### Textabschnitt

AN JACQUES DIOUF, GENERALDIREKTOR DER FAO,
ANLÄSSLICH DES WELTERNÄHRUNGSTAGES 2005

 

An Herrn Jacques Diouf,
Generaldirektor der Ernährungs- und Landwirtschaftsorganisation
der Vereinten Nationen (FAO)

In diesem Jahr, in dem der 60. Jahrestag der Gründung der Ernährungs- und Landwirtschaftsorganisation der Vereinten Nationen begangen wird, erinnert uns die Feier des Welternährungstages daran, daß Hunger und Unterernährung zu den größten Skandalen gehören, von denen das Leben der Menschheitsfamilie leider noch immer betroffen ist. In Anbetracht dieser Tatsache ist die Initiative, die die FAO unter Ihrer Leitung ergriffen hat, von immer dringenderer Notwendigkeit.

Die Millionen von Menschen, die in ihrer Existenz bedroht sind, da ihnen das zum Leben notwendige Minimum an Nahrungsmitteln fehlt, erfordern Beachtung von Seiten der internationalen Gemeinschaft, denn wir alle haben die Pflicht, für unsere Brüder und Schwestern Sorge zu tragen. Hungersnöte hängen nämlich nicht nur von geographischen oder klimatischen Gegebenheiten oder von schlechten Ernten ab. Sie werden ebenso vom Menschen selbst und von seinem Egoismus hervorgerufen, der zum Ausdruck kommt in Mängeln im gesellschaftlichen Gefüge und in starren Wirtschaftsstrukturen, die allzuoft nur auf Profit ausgerichtet sind, wie auch in Praktiken, die sich gegen das menschliche Leben richten, und in ideologischen Systemen, die den Menschen seiner Würde berauben und ihn instrumentalisieren.

######
### Datensatzauszüge

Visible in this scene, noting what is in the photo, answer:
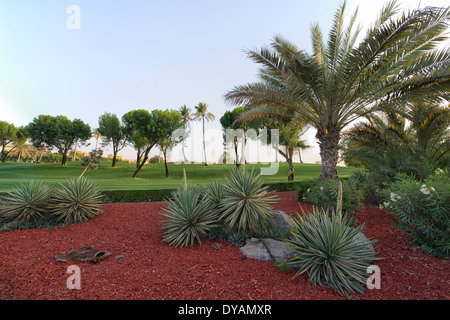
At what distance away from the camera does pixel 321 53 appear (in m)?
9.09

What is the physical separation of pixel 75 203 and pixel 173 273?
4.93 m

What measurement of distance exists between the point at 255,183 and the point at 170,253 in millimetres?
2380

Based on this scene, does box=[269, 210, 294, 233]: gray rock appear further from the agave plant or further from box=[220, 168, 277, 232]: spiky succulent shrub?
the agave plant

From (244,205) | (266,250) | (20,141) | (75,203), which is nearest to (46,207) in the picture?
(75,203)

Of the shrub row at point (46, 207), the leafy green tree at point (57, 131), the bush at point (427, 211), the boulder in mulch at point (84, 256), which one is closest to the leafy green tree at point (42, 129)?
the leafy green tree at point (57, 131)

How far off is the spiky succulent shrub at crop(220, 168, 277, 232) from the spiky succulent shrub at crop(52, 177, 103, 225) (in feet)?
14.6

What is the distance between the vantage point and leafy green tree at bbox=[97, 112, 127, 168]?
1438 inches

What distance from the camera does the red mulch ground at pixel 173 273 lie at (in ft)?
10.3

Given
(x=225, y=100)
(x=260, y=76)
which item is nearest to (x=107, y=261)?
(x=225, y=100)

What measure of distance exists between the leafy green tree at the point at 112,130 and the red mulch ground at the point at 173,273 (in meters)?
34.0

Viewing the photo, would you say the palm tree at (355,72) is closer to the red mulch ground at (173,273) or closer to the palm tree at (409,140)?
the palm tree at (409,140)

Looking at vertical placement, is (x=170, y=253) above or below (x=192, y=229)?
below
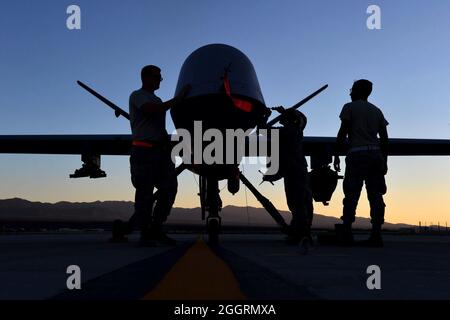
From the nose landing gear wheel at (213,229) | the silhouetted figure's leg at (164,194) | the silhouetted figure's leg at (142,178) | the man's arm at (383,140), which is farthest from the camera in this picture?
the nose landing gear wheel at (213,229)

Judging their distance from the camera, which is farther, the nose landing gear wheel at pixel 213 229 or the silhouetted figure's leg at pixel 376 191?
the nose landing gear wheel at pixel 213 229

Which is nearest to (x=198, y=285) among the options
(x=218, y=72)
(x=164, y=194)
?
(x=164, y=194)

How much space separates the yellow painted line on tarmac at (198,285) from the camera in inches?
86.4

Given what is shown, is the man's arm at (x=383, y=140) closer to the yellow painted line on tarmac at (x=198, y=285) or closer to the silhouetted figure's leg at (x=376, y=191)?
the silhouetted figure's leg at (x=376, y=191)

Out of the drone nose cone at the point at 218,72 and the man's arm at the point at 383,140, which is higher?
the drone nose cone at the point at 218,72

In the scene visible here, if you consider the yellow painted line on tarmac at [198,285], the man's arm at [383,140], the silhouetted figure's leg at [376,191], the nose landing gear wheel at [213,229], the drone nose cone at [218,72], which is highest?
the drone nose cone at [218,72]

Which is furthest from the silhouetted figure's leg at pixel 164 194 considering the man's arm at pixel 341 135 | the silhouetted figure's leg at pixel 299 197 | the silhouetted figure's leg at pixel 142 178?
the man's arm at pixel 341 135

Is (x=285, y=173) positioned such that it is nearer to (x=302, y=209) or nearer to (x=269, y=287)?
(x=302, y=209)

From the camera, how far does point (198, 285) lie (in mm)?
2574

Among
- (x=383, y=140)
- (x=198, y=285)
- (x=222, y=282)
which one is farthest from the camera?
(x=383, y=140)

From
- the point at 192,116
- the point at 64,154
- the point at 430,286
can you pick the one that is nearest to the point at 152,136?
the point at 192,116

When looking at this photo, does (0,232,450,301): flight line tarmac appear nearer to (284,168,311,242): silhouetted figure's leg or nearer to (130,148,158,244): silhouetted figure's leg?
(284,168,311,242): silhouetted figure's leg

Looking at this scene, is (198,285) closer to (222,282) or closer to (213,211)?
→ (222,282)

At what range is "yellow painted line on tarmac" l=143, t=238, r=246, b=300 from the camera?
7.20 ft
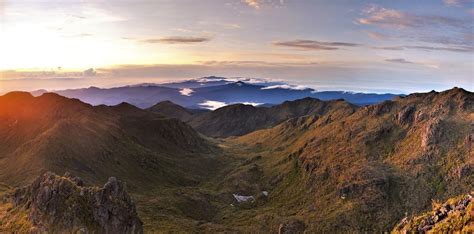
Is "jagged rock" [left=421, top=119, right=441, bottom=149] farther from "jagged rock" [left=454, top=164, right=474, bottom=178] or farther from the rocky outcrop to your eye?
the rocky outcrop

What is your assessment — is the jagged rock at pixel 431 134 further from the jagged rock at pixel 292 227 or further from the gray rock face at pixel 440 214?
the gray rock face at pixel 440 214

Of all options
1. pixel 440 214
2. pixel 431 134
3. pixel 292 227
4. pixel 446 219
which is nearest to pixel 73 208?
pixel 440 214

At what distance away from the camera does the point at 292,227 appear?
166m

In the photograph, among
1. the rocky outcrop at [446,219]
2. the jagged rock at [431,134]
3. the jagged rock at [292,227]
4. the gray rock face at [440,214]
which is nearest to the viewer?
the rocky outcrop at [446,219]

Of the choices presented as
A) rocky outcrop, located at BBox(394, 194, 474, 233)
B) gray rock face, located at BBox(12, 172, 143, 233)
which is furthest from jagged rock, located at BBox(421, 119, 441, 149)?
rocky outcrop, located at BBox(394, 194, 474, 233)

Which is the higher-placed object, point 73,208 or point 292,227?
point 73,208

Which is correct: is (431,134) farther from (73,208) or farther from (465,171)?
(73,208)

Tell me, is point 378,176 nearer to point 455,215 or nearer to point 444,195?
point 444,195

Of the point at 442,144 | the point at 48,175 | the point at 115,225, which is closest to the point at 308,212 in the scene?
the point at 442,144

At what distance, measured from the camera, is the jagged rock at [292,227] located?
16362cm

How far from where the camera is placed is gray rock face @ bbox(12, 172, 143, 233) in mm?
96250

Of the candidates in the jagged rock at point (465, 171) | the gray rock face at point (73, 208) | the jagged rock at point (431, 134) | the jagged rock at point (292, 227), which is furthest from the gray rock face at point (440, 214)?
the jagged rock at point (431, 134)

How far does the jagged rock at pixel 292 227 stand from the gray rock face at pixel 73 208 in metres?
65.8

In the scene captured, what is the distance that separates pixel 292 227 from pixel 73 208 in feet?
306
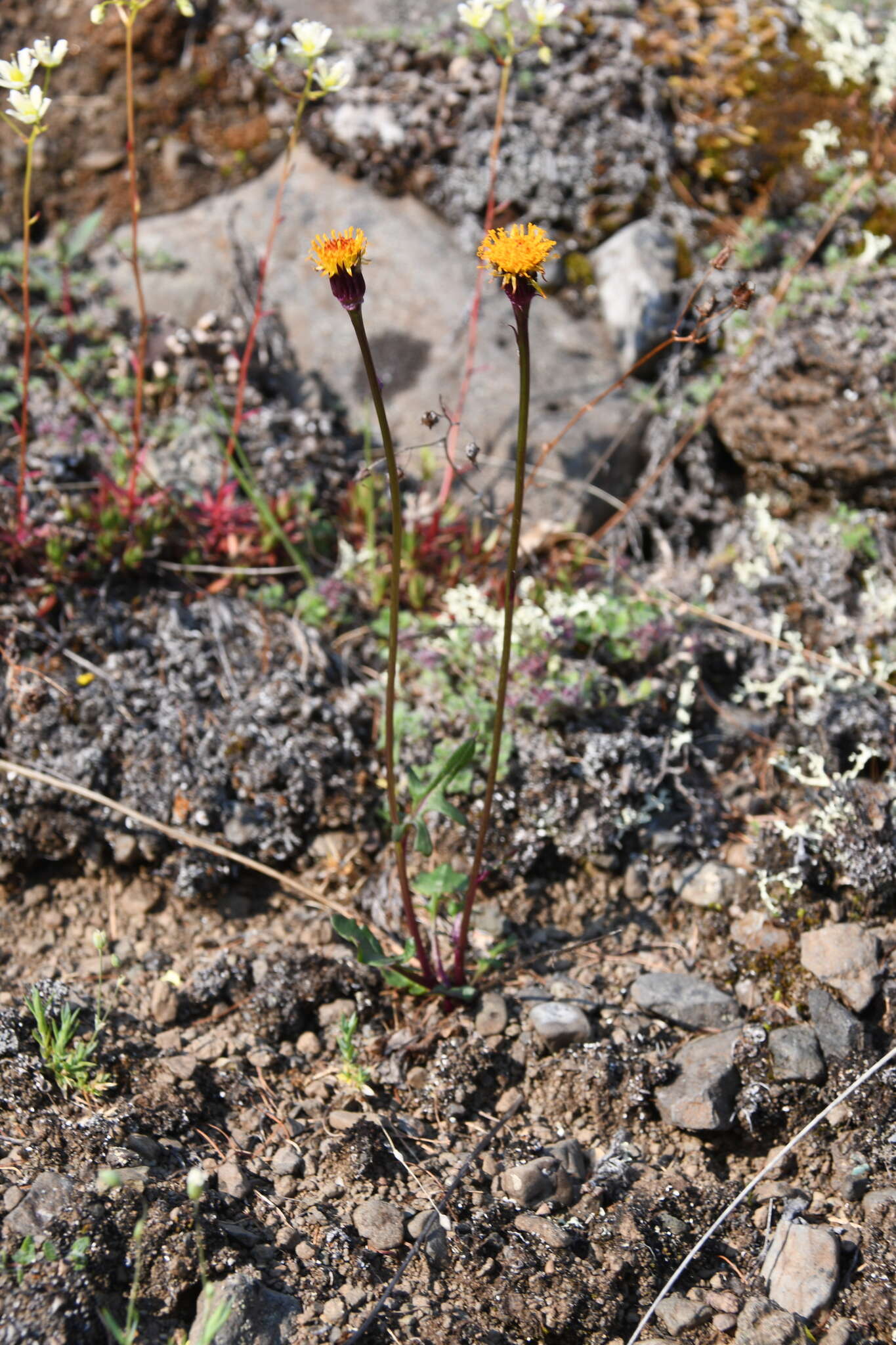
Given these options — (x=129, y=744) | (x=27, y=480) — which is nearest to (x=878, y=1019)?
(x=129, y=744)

######

## Aufgabenliste
• 1. Gib den Absatz im Schreiben zum Welternährungstag, der mit „Die Millionen von Menschen“ beginnt, kürzer als Stichpunktliste wieder und behalte seine wichtigsten Aussagen bei.
• 2. Führe das Schreiben zum Welternährungstag nach seinem letzten Satz fort.

## Schriftliche Antworten
• 1.
- Millionen Menschen sind in ihrer Existenz bedroht, weil ihnen das Minimum an Nahrung zum Leben fehlt.
- Sie verlangen Beachtung durch die internationale Gemeinschaft, denn alle haben die Pflicht, für ihre Brüder und Schwestern zu sorgen.
- Hungersnöte hängen nicht nur von geographischen oder klimatischen Gegebenheiten oder schlechten Ernten ab.
- Sie werden auch vom Menschen und seinem Egoismus verursacht. Dieser zeigt sich in:
  - Mängeln im gesellschaftlichen Gefüge
  - starren, oft nur auf Profit ausgerichteten Wirtschaftsstrukturen
  - Praktiken, die sich gegen das menschliche Leben richten
  - ideologischen Systemen, die den Menschen seiner Würde berauben und instrumentalisieren

• 2.
Für eine authentische, weltweite, organische und ganzheitliche Entwicklung, die von allen Menschen erstrebt wird, ist es dagegen erforderlich, die verschiedenen menschlichen Gegebenheiten auf sachliche Art und Weise miteinander in Zusammenhang zu bringen, die wahren Ursachen des Elends herauszustellen und konkrete Antworten zu geben, wobei eine entsprechende Ausbildung von Personen und Gemeinschaften den Vorrang haben sollte. So werden echte Freiheit und Verantwortlichkeit, die das Charakteristikum des menschlichen Handelns sind, zur Anwendung kommen.

Das für diesen Welternährungstag gewählte Thema »Landwirtschaft und Dialog der Kulturen«, lädt dazu ein, den Dialog als ein Mittel zu betrachten, das dazu geeignet ist, die Voraussetzungen für die Ernährungssicherheit zu schaffen. Der Dialog verlangt von Einzelpersonen und Nationen, sich mit vereinten Kräften in den Dienst am Wohl der Allgemeinheit zu stellen. Der gegenseitige Gedankenaustausch zwischen den Beteiligten kann in Verbindung mit einer tatkräftigen Zusammenarbeit dazu beitragen, den wahren Frieden aufzubauen, denn ein solcher Austausch macht es möglich, die immer wiederkehrende Versuchung, Konflikte auszutragen, die aus kulturellen, ethnischen oder entwicklungsbedingten Meinungsverschiedenheiten entstehen können, zu überwinden.

Ebenso wichtig ist die Aufmerksamkeit, die man den menschlichen Lebensumständen zuwendet. Sie sollte das Ziel haben, die unterschiedlichen Entwicklungsmodelle und technischen Hilfsleistungen so zu unterstützen, wie es den jeweiligen Gegebenheiten in den einzelnen Ländern und Gemeinschaften entspricht, sowohl im Hinblick auf wirtschaftliche oder umweltbedingte als auch hinsichtlich sozialer, kultureller oder religiöser Gegebenheiten.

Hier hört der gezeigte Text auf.